ブオナンノ=ゴデック氏は、2026年にはウッディノートがあらゆる場所にあふれるだろうと予測する――それもメンズのコロンだけに限らない。「人々がウッディな香りに惹かれるのは、それがナチュラルで自信に満ち、落ち着きを感じさせるからです」「肌馴染みが良く、美しく香りが移り変わり、“クワイエット・ラグジュアリー”なムードを放ちます」と彼女は言う。つまり、リッチで洗練された雰囲気をまといたければ、ウッディフレグランスをひと吹きしてみるのがおすすめというわけ。

ウッディノートは極めて多様だ。例えば、サンダルウッドは柔らかくクリーミーで心地よく、肌に近く寄り添ってくれる。一方で、ベチバーはスモーキーに傾き、パチョリは土のような豊かさを持つ。シダーは広大な森のような爽快な香りだ。

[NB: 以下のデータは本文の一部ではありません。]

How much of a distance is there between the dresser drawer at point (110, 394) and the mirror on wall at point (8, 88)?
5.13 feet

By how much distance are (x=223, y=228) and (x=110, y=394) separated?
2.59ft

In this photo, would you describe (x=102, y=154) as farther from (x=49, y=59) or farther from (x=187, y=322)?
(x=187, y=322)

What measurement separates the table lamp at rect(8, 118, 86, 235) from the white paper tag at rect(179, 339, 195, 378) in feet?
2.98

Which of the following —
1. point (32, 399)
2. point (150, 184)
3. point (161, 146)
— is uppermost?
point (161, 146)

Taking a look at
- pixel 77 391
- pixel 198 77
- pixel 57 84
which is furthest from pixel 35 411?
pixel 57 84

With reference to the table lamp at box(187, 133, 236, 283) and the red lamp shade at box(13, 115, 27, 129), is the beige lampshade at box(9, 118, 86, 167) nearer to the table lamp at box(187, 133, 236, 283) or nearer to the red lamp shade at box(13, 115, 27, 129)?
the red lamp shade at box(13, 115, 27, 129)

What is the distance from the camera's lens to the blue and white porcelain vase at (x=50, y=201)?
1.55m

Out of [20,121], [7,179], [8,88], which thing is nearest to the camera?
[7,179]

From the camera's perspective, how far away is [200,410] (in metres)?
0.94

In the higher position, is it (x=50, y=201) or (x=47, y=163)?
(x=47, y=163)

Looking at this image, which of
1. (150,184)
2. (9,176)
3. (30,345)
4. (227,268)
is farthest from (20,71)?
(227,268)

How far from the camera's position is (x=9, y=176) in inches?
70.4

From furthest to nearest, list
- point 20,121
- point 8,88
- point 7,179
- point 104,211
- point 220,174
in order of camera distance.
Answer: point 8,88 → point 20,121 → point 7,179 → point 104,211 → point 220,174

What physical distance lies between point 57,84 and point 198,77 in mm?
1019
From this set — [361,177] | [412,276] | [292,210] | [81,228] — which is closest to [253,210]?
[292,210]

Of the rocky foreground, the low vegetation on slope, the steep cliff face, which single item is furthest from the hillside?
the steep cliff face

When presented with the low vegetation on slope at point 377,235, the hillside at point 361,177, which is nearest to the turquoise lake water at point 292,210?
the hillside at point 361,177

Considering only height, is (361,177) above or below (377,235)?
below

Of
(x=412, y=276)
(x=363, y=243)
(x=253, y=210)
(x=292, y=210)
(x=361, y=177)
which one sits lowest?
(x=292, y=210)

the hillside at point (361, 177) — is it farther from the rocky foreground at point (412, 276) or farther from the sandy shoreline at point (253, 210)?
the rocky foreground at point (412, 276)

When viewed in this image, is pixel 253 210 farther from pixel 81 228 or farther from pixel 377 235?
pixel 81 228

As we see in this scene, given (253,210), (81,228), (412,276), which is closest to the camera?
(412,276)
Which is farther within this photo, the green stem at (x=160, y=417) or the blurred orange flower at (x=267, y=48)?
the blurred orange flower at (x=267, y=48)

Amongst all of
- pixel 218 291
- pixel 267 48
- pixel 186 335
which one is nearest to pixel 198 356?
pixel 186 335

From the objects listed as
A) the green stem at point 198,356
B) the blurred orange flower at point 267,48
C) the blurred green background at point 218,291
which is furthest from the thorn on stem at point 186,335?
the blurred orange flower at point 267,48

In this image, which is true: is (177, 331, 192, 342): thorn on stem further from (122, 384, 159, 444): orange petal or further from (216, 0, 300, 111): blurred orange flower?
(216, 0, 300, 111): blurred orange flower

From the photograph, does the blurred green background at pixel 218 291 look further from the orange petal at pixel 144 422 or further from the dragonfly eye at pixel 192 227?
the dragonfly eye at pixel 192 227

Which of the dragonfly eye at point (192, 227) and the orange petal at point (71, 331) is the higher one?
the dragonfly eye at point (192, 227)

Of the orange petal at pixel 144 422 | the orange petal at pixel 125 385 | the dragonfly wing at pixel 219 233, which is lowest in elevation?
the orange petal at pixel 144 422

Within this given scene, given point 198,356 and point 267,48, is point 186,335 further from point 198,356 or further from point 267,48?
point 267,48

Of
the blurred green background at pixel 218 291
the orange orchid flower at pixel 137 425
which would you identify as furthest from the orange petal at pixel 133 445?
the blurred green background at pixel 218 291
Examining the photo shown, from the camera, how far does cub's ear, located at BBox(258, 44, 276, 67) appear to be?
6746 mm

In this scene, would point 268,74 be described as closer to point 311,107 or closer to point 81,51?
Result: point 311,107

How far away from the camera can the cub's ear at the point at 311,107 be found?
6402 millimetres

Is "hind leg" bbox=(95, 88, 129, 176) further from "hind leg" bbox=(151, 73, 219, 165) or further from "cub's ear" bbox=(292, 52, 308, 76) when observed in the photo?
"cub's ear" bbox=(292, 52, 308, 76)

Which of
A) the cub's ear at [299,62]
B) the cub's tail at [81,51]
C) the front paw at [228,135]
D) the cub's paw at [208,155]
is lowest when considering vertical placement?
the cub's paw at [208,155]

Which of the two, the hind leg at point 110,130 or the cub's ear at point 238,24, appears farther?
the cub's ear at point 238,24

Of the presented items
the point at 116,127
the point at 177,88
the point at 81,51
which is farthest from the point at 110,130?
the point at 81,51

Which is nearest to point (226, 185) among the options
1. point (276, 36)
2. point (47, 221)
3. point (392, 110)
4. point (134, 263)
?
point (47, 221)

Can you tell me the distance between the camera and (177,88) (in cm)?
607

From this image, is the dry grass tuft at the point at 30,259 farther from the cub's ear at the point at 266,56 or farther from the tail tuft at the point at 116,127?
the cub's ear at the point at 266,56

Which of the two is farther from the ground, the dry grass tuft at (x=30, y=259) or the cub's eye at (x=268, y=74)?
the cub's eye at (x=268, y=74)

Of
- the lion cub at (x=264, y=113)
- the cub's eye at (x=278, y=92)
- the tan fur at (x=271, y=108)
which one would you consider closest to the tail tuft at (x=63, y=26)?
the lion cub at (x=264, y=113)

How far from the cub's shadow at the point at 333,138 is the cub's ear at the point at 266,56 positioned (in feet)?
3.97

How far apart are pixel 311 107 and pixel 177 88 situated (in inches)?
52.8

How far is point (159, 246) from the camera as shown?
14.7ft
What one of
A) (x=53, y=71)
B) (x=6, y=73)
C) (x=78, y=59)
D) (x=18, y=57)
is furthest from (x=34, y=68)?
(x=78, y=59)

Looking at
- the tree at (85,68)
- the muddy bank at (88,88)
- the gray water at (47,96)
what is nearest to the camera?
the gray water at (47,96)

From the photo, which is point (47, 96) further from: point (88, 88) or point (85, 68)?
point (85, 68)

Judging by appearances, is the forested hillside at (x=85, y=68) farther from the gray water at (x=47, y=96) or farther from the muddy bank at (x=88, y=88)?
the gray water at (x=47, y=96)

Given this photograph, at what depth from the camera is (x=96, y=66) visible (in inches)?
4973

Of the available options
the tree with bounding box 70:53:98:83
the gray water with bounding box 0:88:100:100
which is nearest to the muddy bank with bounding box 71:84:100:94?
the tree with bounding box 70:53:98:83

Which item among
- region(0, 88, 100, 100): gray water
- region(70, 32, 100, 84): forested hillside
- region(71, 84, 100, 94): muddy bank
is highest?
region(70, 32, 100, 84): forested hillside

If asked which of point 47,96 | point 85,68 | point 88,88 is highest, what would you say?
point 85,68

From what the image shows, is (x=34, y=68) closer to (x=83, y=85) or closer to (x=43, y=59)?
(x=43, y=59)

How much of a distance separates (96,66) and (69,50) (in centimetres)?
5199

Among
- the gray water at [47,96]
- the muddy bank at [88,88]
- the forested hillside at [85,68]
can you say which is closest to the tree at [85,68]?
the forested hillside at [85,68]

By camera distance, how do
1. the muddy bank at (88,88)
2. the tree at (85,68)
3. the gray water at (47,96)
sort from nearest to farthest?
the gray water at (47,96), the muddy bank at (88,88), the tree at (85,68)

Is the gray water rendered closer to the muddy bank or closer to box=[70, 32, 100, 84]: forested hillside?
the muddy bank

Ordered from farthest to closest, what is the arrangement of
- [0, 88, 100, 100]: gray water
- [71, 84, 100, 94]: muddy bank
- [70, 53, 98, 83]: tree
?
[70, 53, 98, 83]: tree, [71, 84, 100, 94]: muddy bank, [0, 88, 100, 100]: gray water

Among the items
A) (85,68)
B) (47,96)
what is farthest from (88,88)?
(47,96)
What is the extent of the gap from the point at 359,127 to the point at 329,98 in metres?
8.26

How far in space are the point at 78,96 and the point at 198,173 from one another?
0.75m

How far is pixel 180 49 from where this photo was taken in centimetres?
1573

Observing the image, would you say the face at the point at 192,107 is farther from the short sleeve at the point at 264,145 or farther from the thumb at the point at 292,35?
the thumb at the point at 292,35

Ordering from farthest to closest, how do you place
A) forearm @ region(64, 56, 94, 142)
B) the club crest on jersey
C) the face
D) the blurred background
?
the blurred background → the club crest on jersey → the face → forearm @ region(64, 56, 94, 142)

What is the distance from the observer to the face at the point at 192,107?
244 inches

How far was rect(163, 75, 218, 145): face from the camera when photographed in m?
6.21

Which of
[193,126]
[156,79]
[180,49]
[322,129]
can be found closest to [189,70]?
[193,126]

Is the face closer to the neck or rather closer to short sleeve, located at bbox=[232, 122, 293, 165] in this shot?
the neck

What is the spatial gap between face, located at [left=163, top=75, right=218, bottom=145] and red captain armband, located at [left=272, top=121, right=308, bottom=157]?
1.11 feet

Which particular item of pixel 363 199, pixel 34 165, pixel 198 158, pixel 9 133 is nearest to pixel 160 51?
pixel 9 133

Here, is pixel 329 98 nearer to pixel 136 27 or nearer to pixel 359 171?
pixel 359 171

木の種類にかかわらず、ウッディな香りはリッチで存在感があり、夜の外出や特別な日に最適。おすすめのひとつは「ダンシング(Dancing)」の“Scorched Woods”。ベチバー、シダー、サンダルウッド、パチョリがくすぶるようなブレンドに、ダークラムとシュガーが甘く酔いしれるようなムードを添えている。「ジョー マローン ロンドン」の“イングリッシュ オーク & ヘーゼルナッツ”は、シダーとオークにヘーゼルナッツのアクセントを効かせた、洗練を感じさせる一品だ。